Older Millennials are the core consumers of the US energy drinks/shots market, with 64% consuming energy drinks. While the same percentage of 18-26 year olds also consume energy drinks, older Millennials are increasing their consumption. Nearly one third of older Millennials (29%) consumed more energy drinks within the past three months compared to 22% who consumed less. This outpaces consumers age 18-26, of which only 16% reported consuming more and 27% said they drank less. Additionally, older Millennials strongly agree that energy drinks/shots are good substitutes for alternative caffeine beverages, including coffee (65%) and carbonated soft drinks (64%).

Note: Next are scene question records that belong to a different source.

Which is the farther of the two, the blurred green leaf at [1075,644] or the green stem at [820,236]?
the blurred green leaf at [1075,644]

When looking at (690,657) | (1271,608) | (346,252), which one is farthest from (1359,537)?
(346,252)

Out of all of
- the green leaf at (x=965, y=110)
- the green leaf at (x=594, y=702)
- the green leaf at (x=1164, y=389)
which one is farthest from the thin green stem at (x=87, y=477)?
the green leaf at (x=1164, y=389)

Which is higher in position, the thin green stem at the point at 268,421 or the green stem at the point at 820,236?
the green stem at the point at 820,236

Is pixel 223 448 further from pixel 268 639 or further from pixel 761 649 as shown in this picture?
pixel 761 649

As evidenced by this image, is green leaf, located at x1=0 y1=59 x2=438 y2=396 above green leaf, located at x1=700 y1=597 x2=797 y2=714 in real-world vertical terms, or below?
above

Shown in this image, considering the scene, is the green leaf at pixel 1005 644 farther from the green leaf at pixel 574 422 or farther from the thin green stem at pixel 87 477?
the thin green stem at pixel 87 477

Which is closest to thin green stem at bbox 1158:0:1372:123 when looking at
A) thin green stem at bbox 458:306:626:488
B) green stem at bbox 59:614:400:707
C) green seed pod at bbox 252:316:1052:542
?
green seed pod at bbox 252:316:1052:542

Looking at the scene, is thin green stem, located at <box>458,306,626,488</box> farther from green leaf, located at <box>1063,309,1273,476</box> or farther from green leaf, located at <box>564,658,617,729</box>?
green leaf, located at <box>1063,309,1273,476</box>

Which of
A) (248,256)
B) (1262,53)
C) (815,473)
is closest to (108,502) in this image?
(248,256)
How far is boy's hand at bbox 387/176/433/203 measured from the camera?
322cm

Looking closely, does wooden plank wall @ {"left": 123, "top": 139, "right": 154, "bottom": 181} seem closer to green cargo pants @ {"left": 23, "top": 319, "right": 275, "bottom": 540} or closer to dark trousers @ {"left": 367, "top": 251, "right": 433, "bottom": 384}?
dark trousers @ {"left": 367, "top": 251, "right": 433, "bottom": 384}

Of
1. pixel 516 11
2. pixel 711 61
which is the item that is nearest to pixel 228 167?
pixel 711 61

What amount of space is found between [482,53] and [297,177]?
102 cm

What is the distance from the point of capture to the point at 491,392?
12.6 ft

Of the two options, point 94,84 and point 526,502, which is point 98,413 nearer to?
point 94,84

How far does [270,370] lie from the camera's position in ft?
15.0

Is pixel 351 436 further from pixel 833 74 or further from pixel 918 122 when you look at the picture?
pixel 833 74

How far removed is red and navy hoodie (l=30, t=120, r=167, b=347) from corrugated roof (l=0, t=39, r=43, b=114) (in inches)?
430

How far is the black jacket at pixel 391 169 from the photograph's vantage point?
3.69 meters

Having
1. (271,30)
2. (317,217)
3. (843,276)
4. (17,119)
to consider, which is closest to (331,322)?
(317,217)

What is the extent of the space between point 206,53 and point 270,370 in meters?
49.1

“Older Millennials are, more likely than not, going through a lifestyle shift, such as getting married or having children, including 55% of those age 30-34 with kids. As a result, their interests and priorities are shifting and individuals that require more energy are turning to energy drinks and shots,” Sisel continued. “However, this goes against the grain of most energy drink advertising, which focuses primarily on young, single consumers and their active lifestyles. Our data shows the older Millennial consumer segment displays more brand loyalty and potential for long term usage.”
Similarly, consumption rates of energy drinks/shots are higher than average among US parents. Households with children are significantly more likely to consume energy drinks (58%) and shots (48%) when compared to those without children (27% and 18% respectively). Among US parents, 68% of fathers and 38% of mothers consume energy drinks. Specifically, fathers increased their consumption rates by 28%, compared to only 21% who drank less. In contrast, only 34% of non-fathers and 22% of non-mothers consume energy drinks. Men may be the heavier consumers of energy drinks and shots overall, but the presence of children drastically increases consumption and strongly impacts usage by women. Mothers are not only heavier users than men without children (38% vs 34%), but they are also significantly more likely to drink energy drinks and shots than women without kids (22%).
Overall, the energy drinks/shots category saw 56% growth from 2009-2014, including a quick recovery from low sales gains in 2013 when the industry came under fire for ingredient safety. Mintel predicts the industry will continue to grow through 2019, increasing an estimated 52% from 2014-2019. While parents and Millennials show increases in consumption of energy drinks, they have decreased their consumption of energy shots, which Mintel says points to why the energy shot segment is spiralling. Energy drinks comprise 89% market share, with the segment expected to grow 10% in 2015 to $10.8 billion. However, the energy shots segment is one-eighth the size and expected to decline in sales for the third consecutive year.